ASX dividend stocks: A ~6% yielder hit by an unexpected block trade
Brookfield's $527m block trade may have created an opportunity in this defensive infrastructure stock with contracted revenue through 2028.

Source: iStock
Mentioned
KEY POINTS
- Brookfield sold its entire 26% stake in a $527 million block trade at $4.05 per share, creating a temporary selloff and pushing yields above 6.0%.
- DBI has all 84.2 million tonnes of terminal capacity contracted through 2028 via take-or-pay agreements, providing predictable cash flows regardless of coal prices.
- The stock has already recovered 5.1% since the selldown with historical precedent showing quick recoveries when yields reach attractive levels for income investors.
Dalrymple Bay Infrastructure (ASX: DBI) suffered a rare 6.4% selloff on Wednesday after its largest shareholder sold its entire stake at a sizeable discount.
Brookfield Infrastructure Partners offloaded its remaining 26% stake through a $527 million block trade on Tuesday night, priced at $4.05 per share, a 6.9% discount to the previous day's close. The timing raised eyebrows, as the selldown came three months ahead of Brookfield's own six-month escrow commitment.
The private equity giant's exit marks the end of a successful investment cycle. Brookfield originally acquired the coal terminal operator from Babcock & Brown in 2010 during the post-financial crisis distressed asset wave, before floating it on the ASX in 2020 at $2.57 per share.
Boring can be beautiful
DBI's business model offers unusual predictability. The company's revenue model is anchored by take-or-pay contracts, with all 84.2 million tonnes of capacity fully contracted through 2028. This means exporters pay the terminal charge whether they use the capacity or not, providing stable cash flows, independent of coal prices or actual shipping volumes.
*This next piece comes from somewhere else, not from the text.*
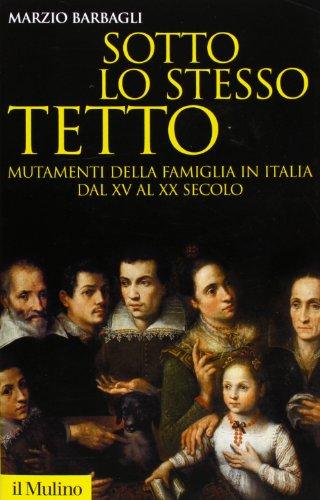 sotto-lo-stesso-tetto-mutamenti-della-famiglia-in-italia-dal-xv-al-xx-secolo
In addition, operating and maintenance expenses are passed directly to customers, removing cost risk, while non-expansion capex is recovered via tariff increases linked to bond yields. The terminal is also the lowest-cost export pathway for Bowen Basin miners such as Peabody, Stanmore and Whitehaven, reinforcing its competitive moat.
To put it all together, the company's revenue and earnings visibility is crystal clear. The stock has been unaffected by weak coal prices, and during volatile market periods like Trump's Liberation Day tariff announcement, it barely moved.
Dividend outlook
Following DBI's latest results announced on 22 August, the company guided to an FY26 dividend of 24.5 cents per share, a 6.5% increase from the prior period. Management also reaffirmed its target distribution growth of 3-7% per annum and maintained its 60-80% dividend payout ratio.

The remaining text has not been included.